── Supplied passage ──
Perimeter-based security depends on the traditional firewall model. It is designed to secure North-South traffic.
North-South traffic is the traffic between client and server; it moves between inside and outside the Datacenter. And it is small compared to the traffic inside the data centre, which is called East-West traffic.
East-west traffic is the traffic that laterally moves between servers inside the data centre, including workload-to-workload traffic. The ability of threats to move laterally (east-west traffic) is often a result of having a large perimeter in the local network. Also, most applications are now rebuilt into distributed applications, which increase the internal network perimeter.
With Zero Trust, we shrink the perimeter to include only the backend system for a specific application and its data. As in the figure, the left side is an application and its database, isolated from other applications to limit the exposed internal network for external user access to this application. External and Internal traffic is never trusted and always verified with the same strengthened parameters.
So the Zero Trust is a modern security framework that depends on the idea of “never trusts but always verifies” the external and internal network traffic. Internal firewalls are designed to inspect the east-west traffic precisely. Internal firewalls use the same concept as the traditional firewall.
Why We need a new security model?
After Covid-19 spreads, demand in remote work is getting higher, and cyber-attack rates are increasing exponentially. The old security model detects and removes viruses and malware. In contrast, the Zero Trust Model prevents, detects, remediates new threats in real-time since it is synchronized to the latest threat database.
The Zero Trust Security Model Structure:
Implementation of the Zero Trust Security model requires implementing all five poles: Device Trust – user Trust – Network Trust – Application Trust and Data Trust.
───
Exercise requirements:
a. In the Zero Trust passage, what kind of traffic is the traditional firewall model designed to secure?
b. Copy everything in the Zero Trust passage from "With Zero Trust, we" down to "the traditional firewall.", swapping "perimeter" for "boundary".
── Records shown ──
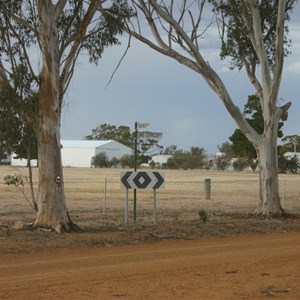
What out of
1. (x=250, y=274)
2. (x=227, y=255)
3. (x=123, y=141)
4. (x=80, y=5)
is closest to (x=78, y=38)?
(x=80, y=5)

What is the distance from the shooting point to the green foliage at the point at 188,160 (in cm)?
11750

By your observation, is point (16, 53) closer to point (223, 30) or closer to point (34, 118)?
point (34, 118)

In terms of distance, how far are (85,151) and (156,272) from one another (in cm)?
11571

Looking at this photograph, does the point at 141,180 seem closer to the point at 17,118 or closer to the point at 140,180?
the point at 140,180

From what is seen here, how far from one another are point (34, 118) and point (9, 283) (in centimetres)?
700

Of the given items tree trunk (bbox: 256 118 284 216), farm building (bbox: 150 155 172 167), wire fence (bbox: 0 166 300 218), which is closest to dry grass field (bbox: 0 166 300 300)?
tree trunk (bbox: 256 118 284 216)

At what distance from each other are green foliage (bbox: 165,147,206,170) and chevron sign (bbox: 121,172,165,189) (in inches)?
3918

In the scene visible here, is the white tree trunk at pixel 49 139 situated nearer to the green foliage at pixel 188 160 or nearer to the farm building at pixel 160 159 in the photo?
the green foliage at pixel 188 160

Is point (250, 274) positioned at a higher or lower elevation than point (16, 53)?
lower

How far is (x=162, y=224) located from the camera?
16625 millimetres

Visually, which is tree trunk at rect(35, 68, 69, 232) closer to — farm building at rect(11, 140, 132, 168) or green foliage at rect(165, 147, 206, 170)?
green foliage at rect(165, 147, 206, 170)

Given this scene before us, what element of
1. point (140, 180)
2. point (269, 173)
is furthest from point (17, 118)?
point (269, 173)

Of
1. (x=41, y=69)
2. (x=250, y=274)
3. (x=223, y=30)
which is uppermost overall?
(x=223, y=30)

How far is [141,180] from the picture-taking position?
51.5 feet
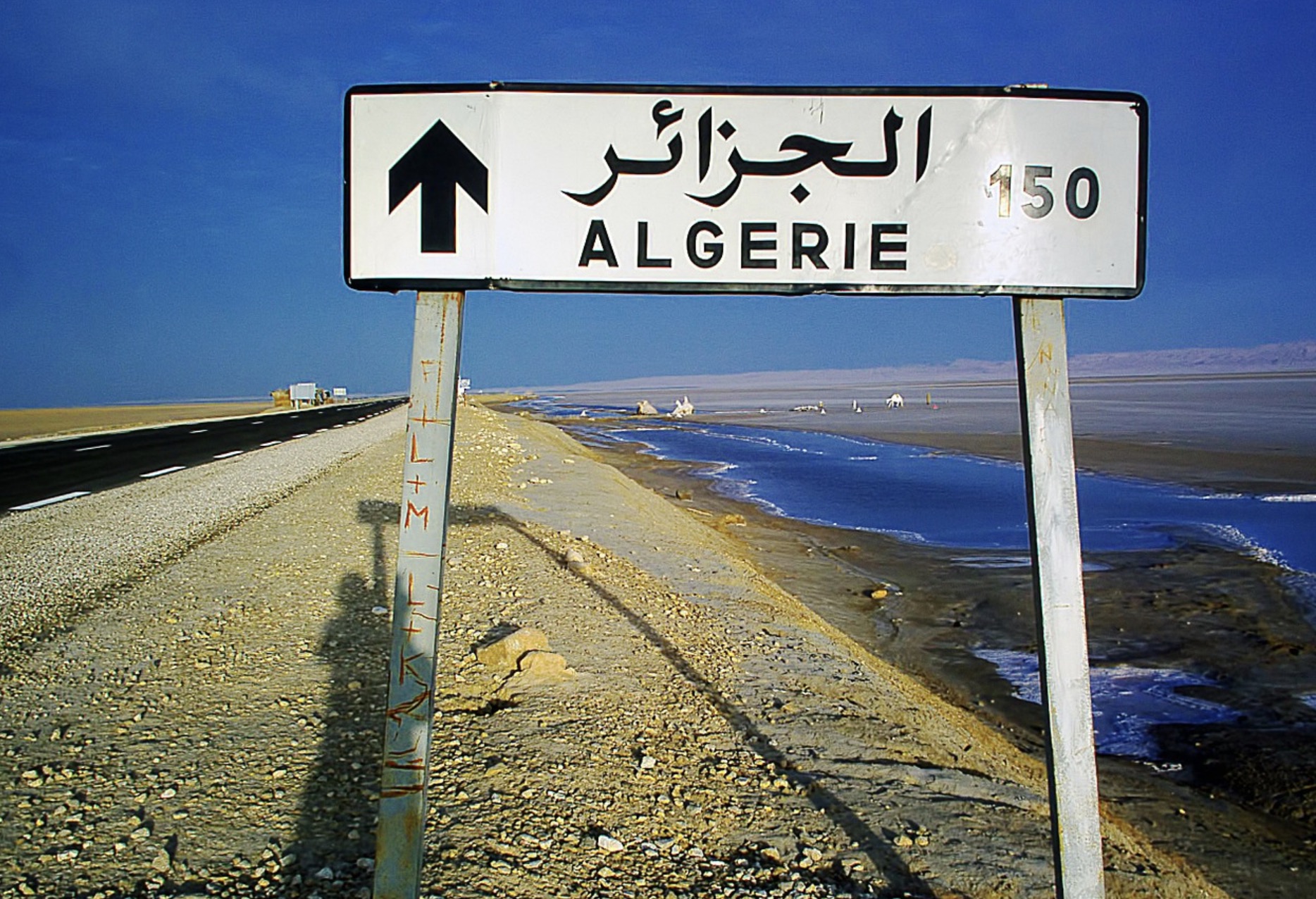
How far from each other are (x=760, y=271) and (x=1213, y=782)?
5291 millimetres

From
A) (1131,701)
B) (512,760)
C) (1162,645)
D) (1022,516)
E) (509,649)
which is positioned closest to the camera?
(512,760)

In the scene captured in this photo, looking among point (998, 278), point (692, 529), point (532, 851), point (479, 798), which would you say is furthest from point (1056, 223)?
point (692, 529)

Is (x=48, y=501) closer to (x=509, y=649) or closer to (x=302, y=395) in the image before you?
(x=509, y=649)

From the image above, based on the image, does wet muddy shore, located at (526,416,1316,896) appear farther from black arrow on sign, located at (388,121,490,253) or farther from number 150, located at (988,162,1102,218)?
black arrow on sign, located at (388,121,490,253)

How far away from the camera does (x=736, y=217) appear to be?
218cm

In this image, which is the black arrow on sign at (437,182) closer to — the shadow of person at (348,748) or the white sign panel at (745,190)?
the white sign panel at (745,190)

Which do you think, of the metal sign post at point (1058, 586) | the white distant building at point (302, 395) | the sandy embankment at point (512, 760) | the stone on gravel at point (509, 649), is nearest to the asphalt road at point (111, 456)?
the sandy embankment at point (512, 760)

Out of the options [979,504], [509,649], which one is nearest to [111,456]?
[509,649]

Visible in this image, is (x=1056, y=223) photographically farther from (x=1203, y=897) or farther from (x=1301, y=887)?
(x=1301, y=887)

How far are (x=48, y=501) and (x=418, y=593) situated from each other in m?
12.4

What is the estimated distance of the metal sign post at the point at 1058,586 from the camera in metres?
2.17

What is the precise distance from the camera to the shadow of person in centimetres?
308

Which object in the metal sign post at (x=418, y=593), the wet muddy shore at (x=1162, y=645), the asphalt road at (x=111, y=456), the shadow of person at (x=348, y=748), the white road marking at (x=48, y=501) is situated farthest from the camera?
the asphalt road at (x=111, y=456)

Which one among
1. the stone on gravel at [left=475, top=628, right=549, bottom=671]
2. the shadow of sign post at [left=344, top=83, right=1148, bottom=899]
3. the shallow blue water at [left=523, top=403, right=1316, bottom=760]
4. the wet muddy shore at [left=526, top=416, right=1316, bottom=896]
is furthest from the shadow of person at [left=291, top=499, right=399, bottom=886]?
the shallow blue water at [left=523, top=403, right=1316, bottom=760]
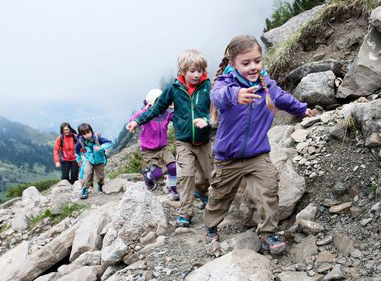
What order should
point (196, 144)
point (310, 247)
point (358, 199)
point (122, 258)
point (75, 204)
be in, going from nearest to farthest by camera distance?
point (310, 247) < point (358, 199) < point (122, 258) < point (196, 144) < point (75, 204)

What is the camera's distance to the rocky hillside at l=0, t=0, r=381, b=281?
3289 millimetres

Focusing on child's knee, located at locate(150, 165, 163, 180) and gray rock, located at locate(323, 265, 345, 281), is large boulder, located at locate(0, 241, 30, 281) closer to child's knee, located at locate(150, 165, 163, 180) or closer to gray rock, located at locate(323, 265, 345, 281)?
child's knee, located at locate(150, 165, 163, 180)

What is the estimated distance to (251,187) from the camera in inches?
146

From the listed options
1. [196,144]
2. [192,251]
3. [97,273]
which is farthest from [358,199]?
[97,273]

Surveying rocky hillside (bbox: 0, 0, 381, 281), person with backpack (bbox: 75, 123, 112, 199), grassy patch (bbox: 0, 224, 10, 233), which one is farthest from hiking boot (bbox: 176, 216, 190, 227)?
grassy patch (bbox: 0, 224, 10, 233)

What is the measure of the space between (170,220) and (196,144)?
4.12 feet

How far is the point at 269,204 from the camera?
3.52 metres

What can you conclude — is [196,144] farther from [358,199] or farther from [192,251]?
[358,199]

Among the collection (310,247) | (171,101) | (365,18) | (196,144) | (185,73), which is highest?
(365,18)

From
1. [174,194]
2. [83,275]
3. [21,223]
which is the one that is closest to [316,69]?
[174,194]

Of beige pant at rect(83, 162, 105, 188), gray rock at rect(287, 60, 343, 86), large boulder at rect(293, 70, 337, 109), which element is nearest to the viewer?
large boulder at rect(293, 70, 337, 109)

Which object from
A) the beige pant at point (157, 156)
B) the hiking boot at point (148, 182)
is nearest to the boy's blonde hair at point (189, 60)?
the beige pant at point (157, 156)

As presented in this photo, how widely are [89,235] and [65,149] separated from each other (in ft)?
19.4

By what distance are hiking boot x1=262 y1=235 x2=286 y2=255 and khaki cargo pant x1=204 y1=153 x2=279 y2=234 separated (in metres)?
0.07
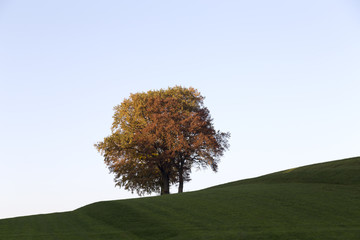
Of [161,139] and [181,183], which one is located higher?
[161,139]

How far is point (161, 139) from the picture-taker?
174 feet

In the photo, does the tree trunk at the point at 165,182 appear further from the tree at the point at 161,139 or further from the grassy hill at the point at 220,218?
the grassy hill at the point at 220,218

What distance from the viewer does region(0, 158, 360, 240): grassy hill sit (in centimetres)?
2083

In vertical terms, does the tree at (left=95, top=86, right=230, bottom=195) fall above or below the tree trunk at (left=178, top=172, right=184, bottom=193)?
above

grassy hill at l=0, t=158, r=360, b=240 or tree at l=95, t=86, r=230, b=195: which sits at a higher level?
tree at l=95, t=86, r=230, b=195

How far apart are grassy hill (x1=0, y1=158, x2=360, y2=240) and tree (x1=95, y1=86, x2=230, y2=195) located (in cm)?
1758

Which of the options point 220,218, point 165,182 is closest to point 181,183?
point 165,182

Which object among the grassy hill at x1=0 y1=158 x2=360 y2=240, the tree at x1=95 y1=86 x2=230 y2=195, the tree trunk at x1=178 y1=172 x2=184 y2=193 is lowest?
the grassy hill at x1=0 y1=158 x2=360 y2=240

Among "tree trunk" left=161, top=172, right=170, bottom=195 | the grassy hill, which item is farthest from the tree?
the grassy hill

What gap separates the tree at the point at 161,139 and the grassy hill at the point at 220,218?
1758 cm

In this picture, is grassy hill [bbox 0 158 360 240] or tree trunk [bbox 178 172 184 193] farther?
tree trunk [bbox 178 172 184 193]

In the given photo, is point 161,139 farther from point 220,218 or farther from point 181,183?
point 220,218

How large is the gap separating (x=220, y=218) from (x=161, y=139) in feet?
95.8

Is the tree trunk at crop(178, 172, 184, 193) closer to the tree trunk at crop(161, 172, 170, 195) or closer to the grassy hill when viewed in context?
the tree trunk at crop(161, 172, 170, 195)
───
Response list:
a. North-South traffic.

b.
With Zero Trust, we shrink the boundary to include only the backend system for a specific application and its data. As in the figure, the left side is an application and its database, isolated from other applications to limit the exposed internal network for external user access to this application. External and Internal traffic is never trusted and always verified with the same strengthened parameters.
So the Zero Trust is a modern security framework that depends on the idea of “never trusts but always verifies” the external and internal network traffic. Internal firewalls are designed to inspect the east-west traffic precisely. Internal firewalls use the same concept as the traditional firewall.